[Collected data entries]
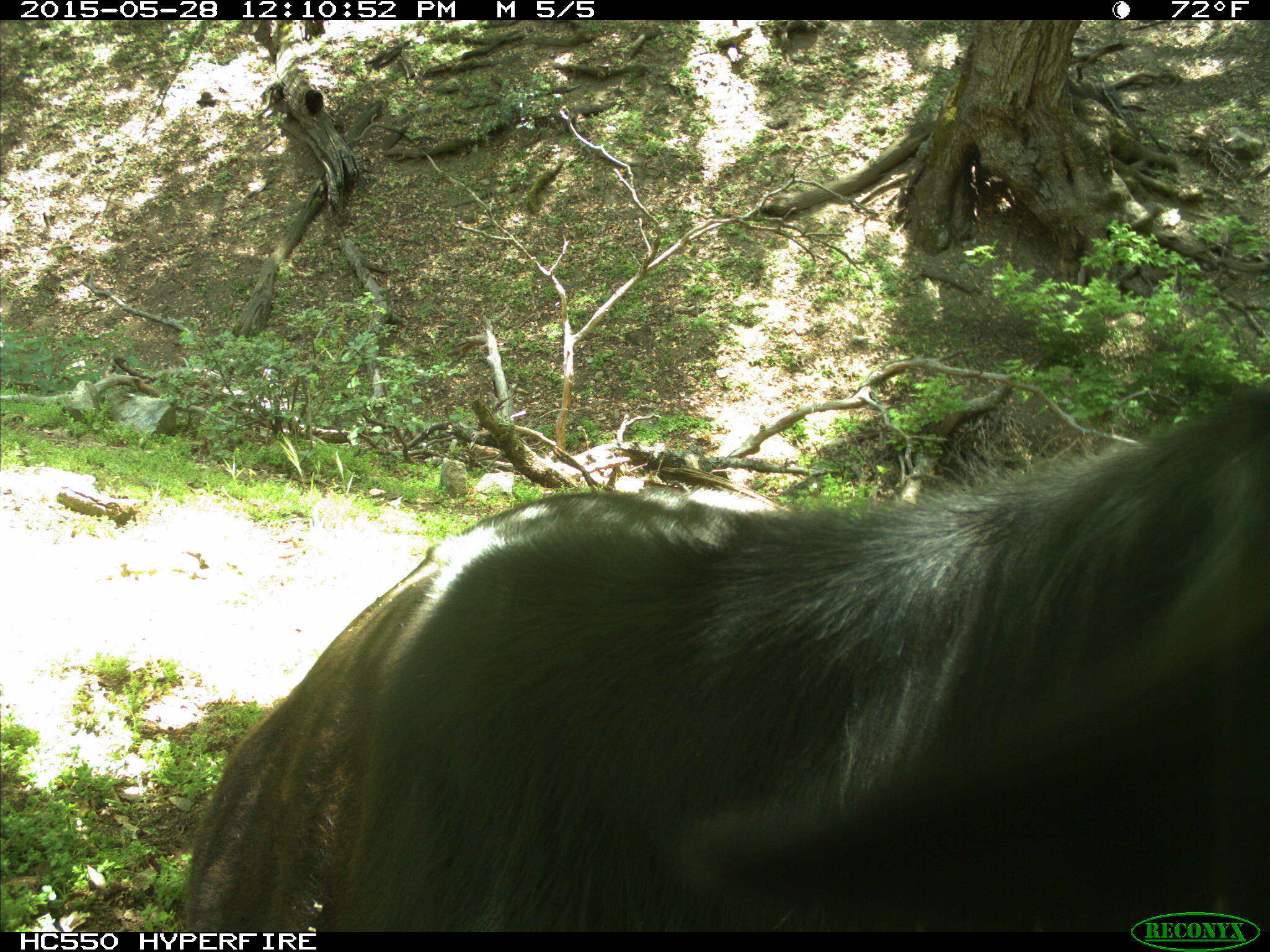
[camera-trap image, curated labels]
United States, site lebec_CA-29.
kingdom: Animalia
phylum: Chordata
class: Mammalia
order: Artiodactyla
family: Bovidae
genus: Bos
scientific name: Bos taurus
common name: domestic cow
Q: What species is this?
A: Bos taurus (domestic cow).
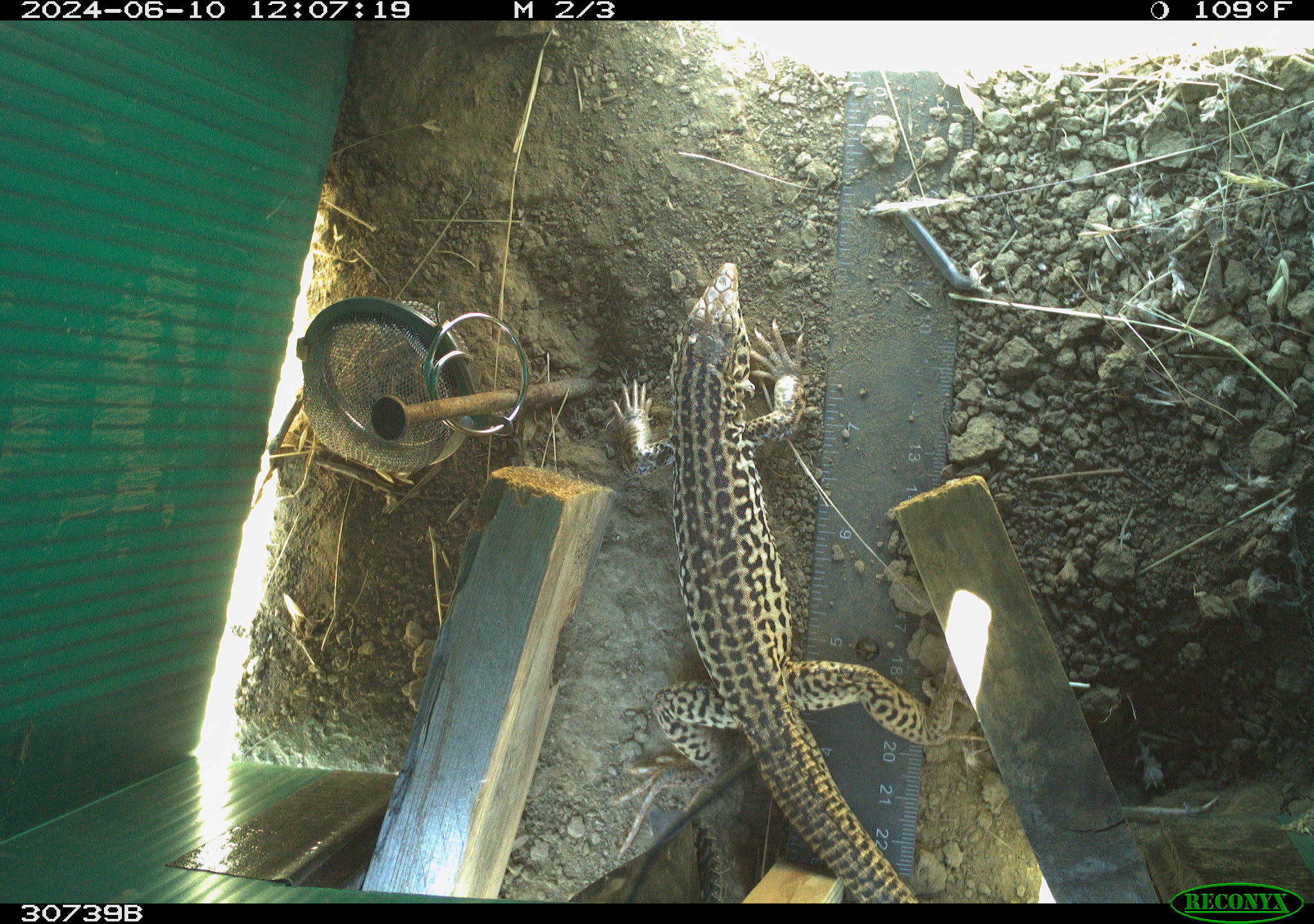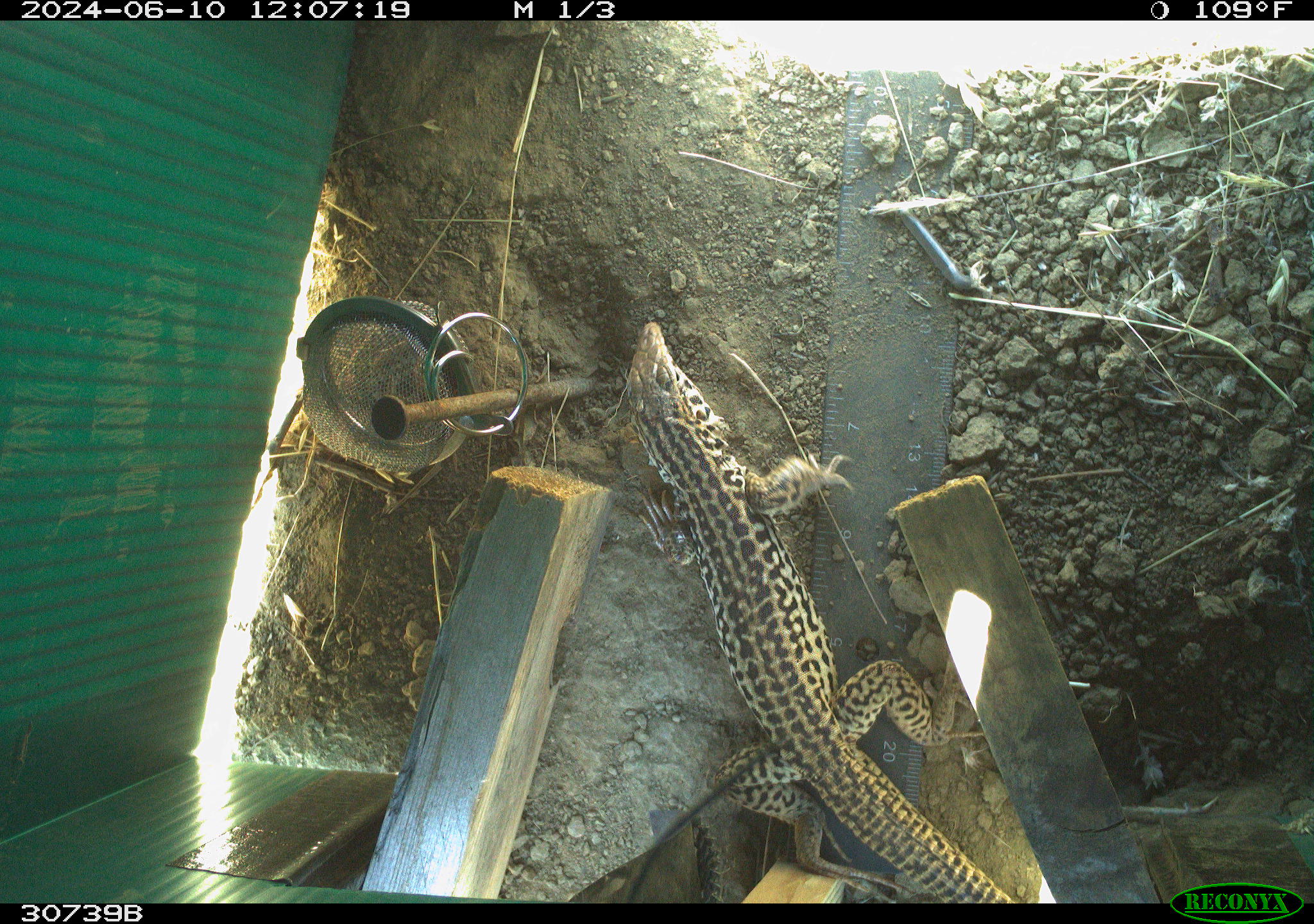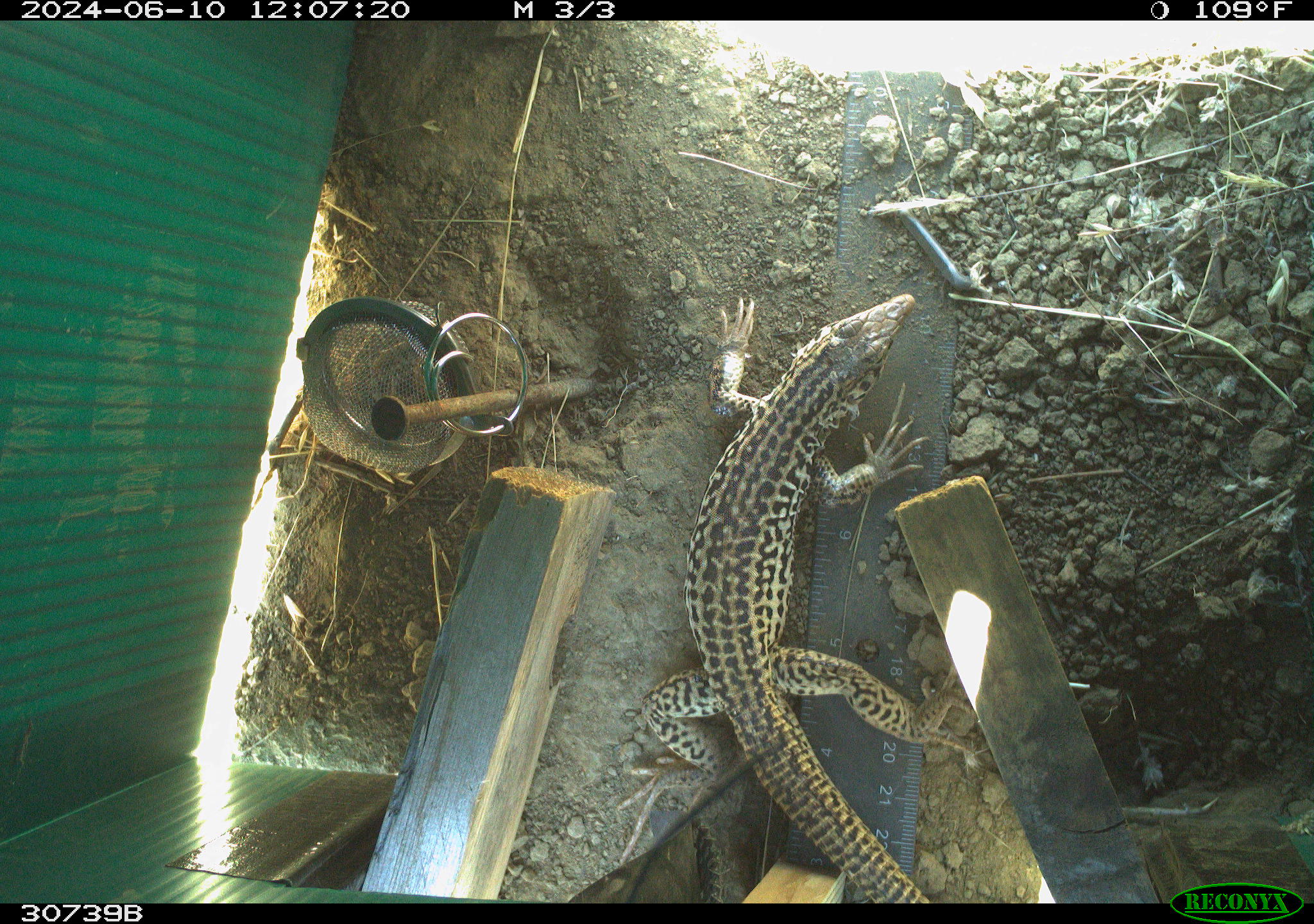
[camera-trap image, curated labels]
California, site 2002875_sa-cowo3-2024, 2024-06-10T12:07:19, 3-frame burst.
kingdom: Animalia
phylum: Chordata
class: Reptilia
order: Squamata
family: Phrynosomatidae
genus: Sceloporus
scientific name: Sceloporus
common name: spiny lizards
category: sceloporus species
Sceloporus species (spiny lizards) (Sceloporus).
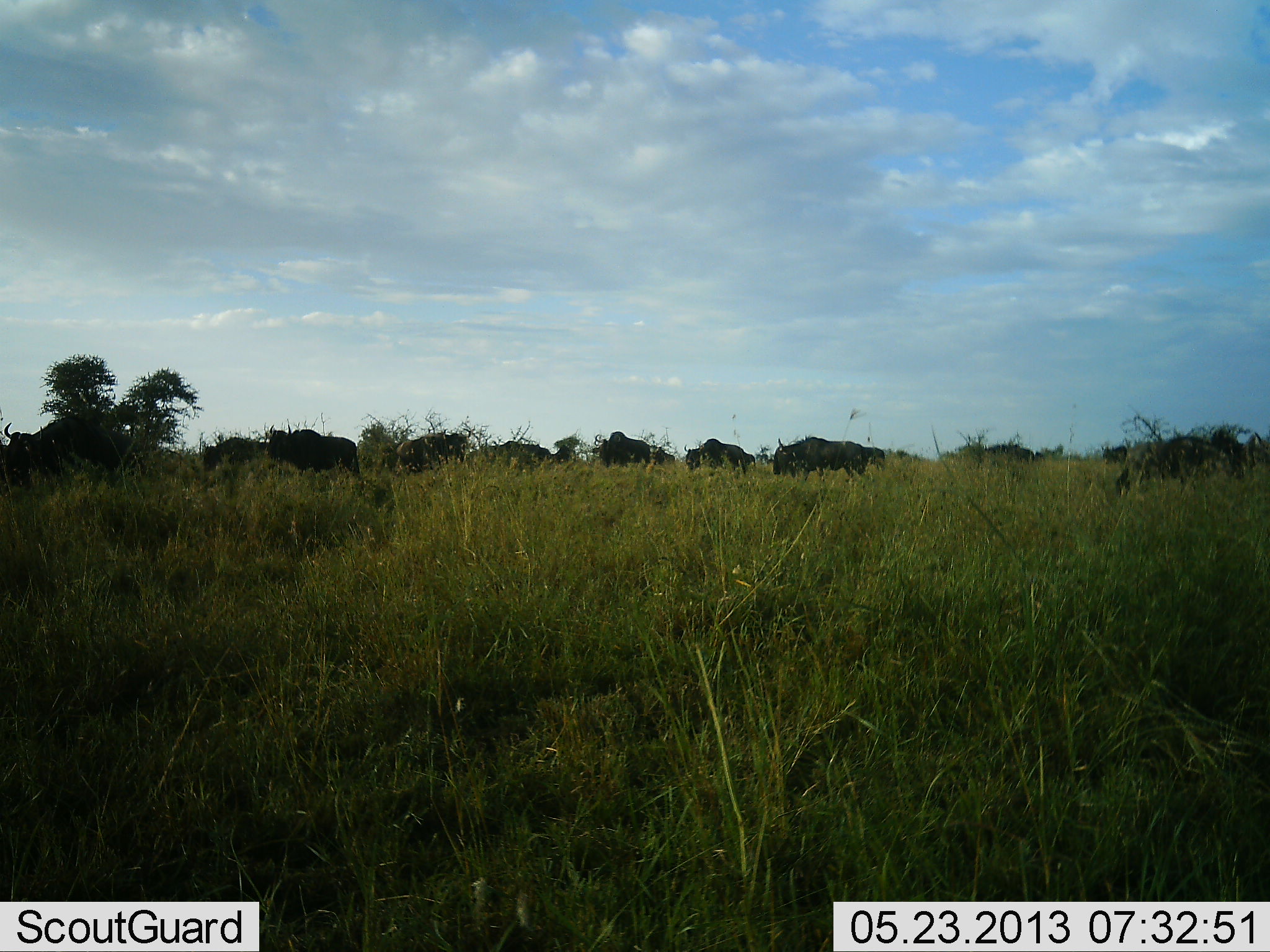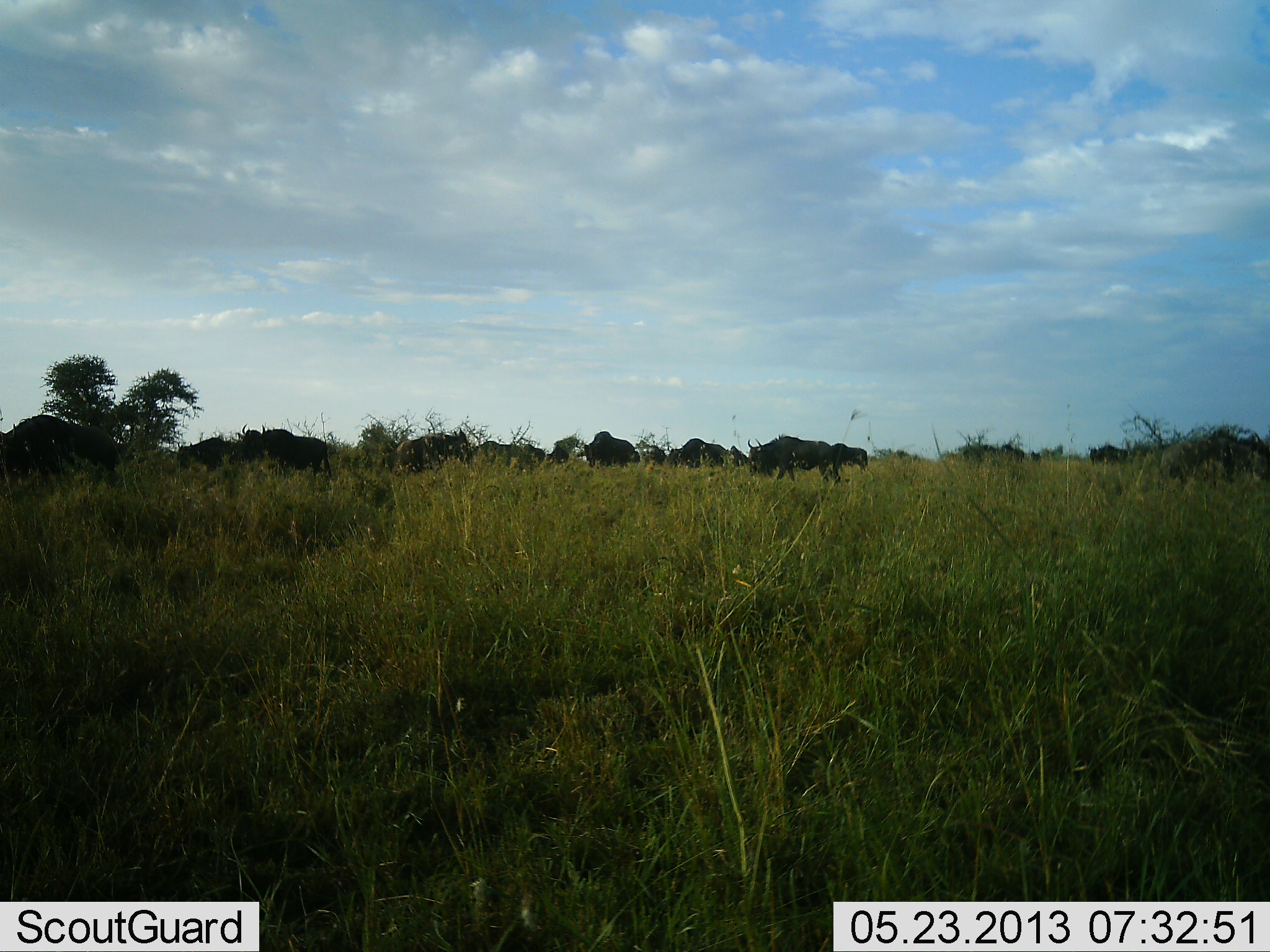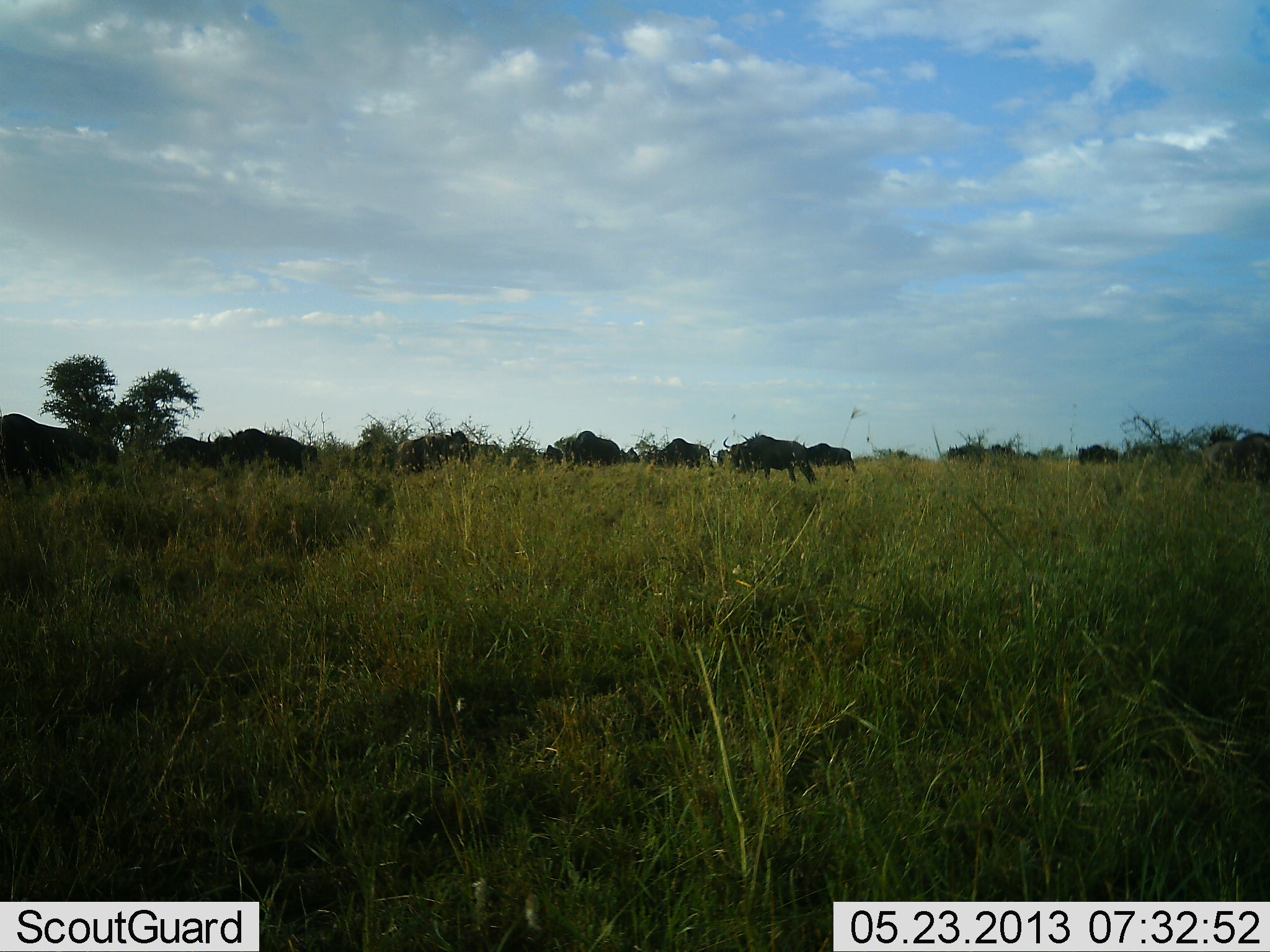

▶ [Directions for this task]: Go through the records above and write out every line exactly, passing over the pictures.

▶ [Solution for this task]:
[camera-trap image, curated labels]
United States, site lebec_CA-29.
kingdom: Animalia
phylum: Chordata
class: Mammalia
order: Artiodactyla
family: Bovidae
genus: Bos
scientific name: Bos taurus
common name: domestic cow
Q: What species is this?
A: Bos taurus (domestic cow).
[camera-trap image, curated labels]
California, site 2002875_sa-cowo3-2024, 2024-06-10T12:07:19, 3-frame burst.
kingdom: Animalia
phylum: Chordata
class: Reptilia
order: Squamata
family: Phrynosomatidae
genus: Sceloporus
scientific name: Sceloporus
common name: spiny lizards
category: sceloporus species
Sceloporus species (spiny lizards) (Sceloporus).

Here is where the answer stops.